* BEGIN Data rows *

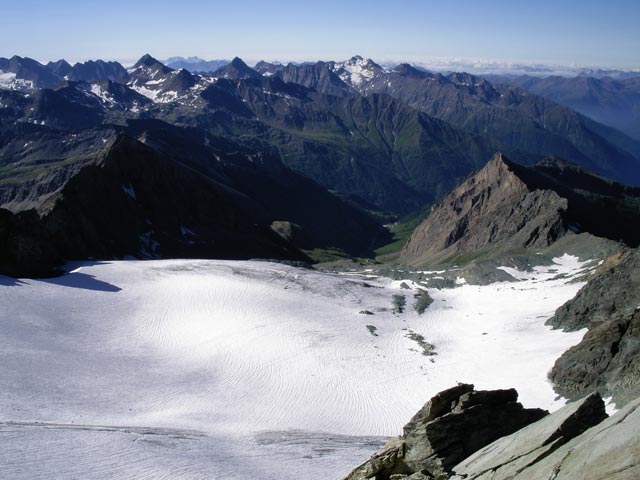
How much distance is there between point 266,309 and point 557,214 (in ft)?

* END Data rows *
* BEGIN Data rows *

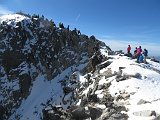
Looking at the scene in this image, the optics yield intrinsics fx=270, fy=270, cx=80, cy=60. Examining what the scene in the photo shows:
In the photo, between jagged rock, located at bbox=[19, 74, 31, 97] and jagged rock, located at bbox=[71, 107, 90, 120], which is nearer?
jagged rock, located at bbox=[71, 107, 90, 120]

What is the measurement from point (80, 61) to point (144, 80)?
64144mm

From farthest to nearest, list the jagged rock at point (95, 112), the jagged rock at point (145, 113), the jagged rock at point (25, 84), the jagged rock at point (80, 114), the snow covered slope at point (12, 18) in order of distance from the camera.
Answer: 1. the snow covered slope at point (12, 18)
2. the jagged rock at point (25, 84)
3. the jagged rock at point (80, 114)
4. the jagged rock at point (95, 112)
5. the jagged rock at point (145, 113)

* END Data rows *

What is being asked
Copy verbatim every line from the line with "From farthest to" to the line with "5. the jagged rock at point (145, 113)", both of those lines included.

Reply to the exercise
From farthest to nearest, list the jagged rock at point (95, 112), the jagged rock at point (145, 113), the jagged rock at point (25, 84), the jagged rock at point (80, 114), the snow covered slope at point (12, 18) in order of distance from the camera.
Answer: 1. the snow covered slope at point (12, 18)
2. the jagged rock at point (25, 84)
3. the jagged rock at point (80, 114)
4. the jagged rock at point (95, 112)
5. the jagged rock at point (145, 113)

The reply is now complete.